Opened in 2010 as a venue to serve as a reminder of the infringements of Human Rights committed during the military dictatorship and, in this manner, to uplift the victims and their families.
This modern building houses a large exhibition of visual and documentary testimonies that invite the visitor to reflection, understanding and education regarding Human Rights.
Visits are free of charge and are orientated towards the general public. The museum covers 8,000 square meters and includes a digital library.

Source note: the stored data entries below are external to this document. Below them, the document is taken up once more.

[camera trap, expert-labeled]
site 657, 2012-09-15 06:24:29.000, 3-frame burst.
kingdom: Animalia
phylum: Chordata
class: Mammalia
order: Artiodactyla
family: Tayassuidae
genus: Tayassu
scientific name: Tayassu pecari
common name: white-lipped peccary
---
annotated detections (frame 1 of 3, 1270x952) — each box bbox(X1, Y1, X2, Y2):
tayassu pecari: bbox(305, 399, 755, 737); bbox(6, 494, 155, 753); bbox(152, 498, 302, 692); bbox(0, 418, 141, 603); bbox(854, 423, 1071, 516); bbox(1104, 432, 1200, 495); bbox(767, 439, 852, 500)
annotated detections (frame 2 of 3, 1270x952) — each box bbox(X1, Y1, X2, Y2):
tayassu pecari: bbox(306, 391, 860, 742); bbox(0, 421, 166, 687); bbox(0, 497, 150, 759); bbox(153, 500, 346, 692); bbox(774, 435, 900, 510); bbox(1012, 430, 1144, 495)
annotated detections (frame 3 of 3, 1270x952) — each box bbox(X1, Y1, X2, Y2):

Temporary exhibitions, workshops and courses are also held in the facilities to help deepen knowledge of Human Rights.
The Museum of Memory and Human Rights was created as an act of reparation and a space meant to highlight the infringements of Human Rights committed in the country between 1973 and 1990, the aim being to uplift victims and their families, fostering political and ethical reflection in order to strengthen the national will so that such events will never occur again in Chile.
Its origins lie in the recommendations of the Rettig Report; in President Ricardo Lagos’ administration’s support policies for the construction of memorials, and in the decision of President Michelle Bachelet’s administration to respond to the demands of organizations of family members of victims and human rights defense agencies, whose files were added to UNESCO’s register of “Memory of the World” records.
The museum was conceived as a place to preserve and exhibit testimonies and documents that give an overview of recent history as well as to deal with contingent issues such as violence, discrimination, and indigenous peoples’ rights, among other matters of national interest.
The permanent exhibit of the Museum of Memory and Human Rights includes elements that narrate the events that occurred in Chile between September 11, 1973 and March 10, 1990.
Through interactive resources as well as visual and audio supports, the museum invites visitors to reflect on the meaning of this period in Chile’s history.
Other highlights include collections of objects commemorating the victims, pieces of considerable symbolic value such as prison handicrafts, personal and biographic objects; apart from oral and written testimonies.